▶ Text for analysis:
----------

Andrews Kurth Kenyon LLP was a Houston, Texas based international law firm founded by Frank Andrews and U.S. Congressman Thomas Henry Ball in 1902, and later joined by Melvin Kurth in 1913. In April 2018, the firm merged with Hunton & Williams LLP to form Hunton Andrews Kurth LLP.

Prior to the merger, Andrews Kurth had over 400 attorneys in its offices in major energy, financial, and political centers worldwide, including London, Beijing, Dubai, Austin, Dallas, New York City, Research Triangle Park, NC, Silicon Valley, Washington, D.C., and Houston. At the time, the firm was led by Bob Jewell as Managing Partner and Thomas Perich as Chairman.

On February 21, 2018, it was announced that partners at Andrews Kurth Kenyon and Hunton & Williams had agreed to merge their firms and operate as Hunton Andrews Kurth, a 1,000-lawyer firm with offices in 15 US cities and another five located outside the United States.

----------

▶ Supplied information:
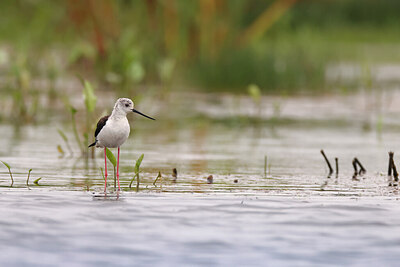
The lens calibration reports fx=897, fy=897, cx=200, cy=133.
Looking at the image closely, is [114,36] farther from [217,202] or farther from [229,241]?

----------

▶ Tasks and exercises:
- 1) Reproduce, word for word, the portion of the passage on the law firm Andrews Kurth Kenyon running from "On February 21, 2018, it" down to "the United States.".
- 2) Answer these questions using the passage on the law firm Andrews Kurth Kenyon:
(a) In what year did Melvin Kurth join the firm?
(b) Who served as Managing Partner before the merger?
(c) How many offices outside the United States would the merged firm have?
- 3) Carry on the passage on the law firm Andrews Kurth Kenyon, picking up right after its final sentence.

▶ Responses by item number:
- 1)
On February 21, 2018, it was announced that partners at Andrews Kurth Kenyon and Hunton & Williams had agreed to merge their firms and operate as Hunton Andrews Kurth, a 1,000-lawyer firm with offices in 15 US cities and another five located outside the United States.

- 2)
(a) 1913
(b) Bob Jewell
(c) Five

- 3)
==History==
Andrews Kurth played a pivotal role in representing Texas railroad firms in the early 1900s, and the firm has maintained a prominent reputation in the global energy industry for over a century. They also represented both the Reconstruction Finance Corporation and Federal National Mortgage Corporation as part of FDR's New Deal. Famous clients include Howard Hughes. Andrews Kurth litigated his inheritance, IRS, and Spruce Goose cases. They also oversaw the public sale of Hughes shares in TWA.

Famous employees include Former U.S. Secretary of State James Baker, who worked at Andrews & Kurth after receiving his J.D. in 1957 until becoming Undersecretary of Commerce for U.S. President Gerald Ford in 1975.

In 2016, Andrews Kurth welcomed approximately 55 attorneys from New York-based Kenyon & Kenyon LLP, an intellectual property boutique. The additions boosted the firm's IP practice from approximately 35 to nearly 90 attorneys. Following the transaction, Andrews Kurth LLP legally changed its name to Andrews Kurth Kenyon LLP to reflect the firm's expanded expertise in intellectual property and technology.

Andrews Kurth Kenyon is regularly recognized for its diversity and women's programs by legal publications such as The National Law Review and MultiCultural Law Magazine.

Effective April 2, 2018, Hunton & Williams LLP and Andrews Kurth Kenyon LLP combined to become Hunton Andrews Kurth LLP.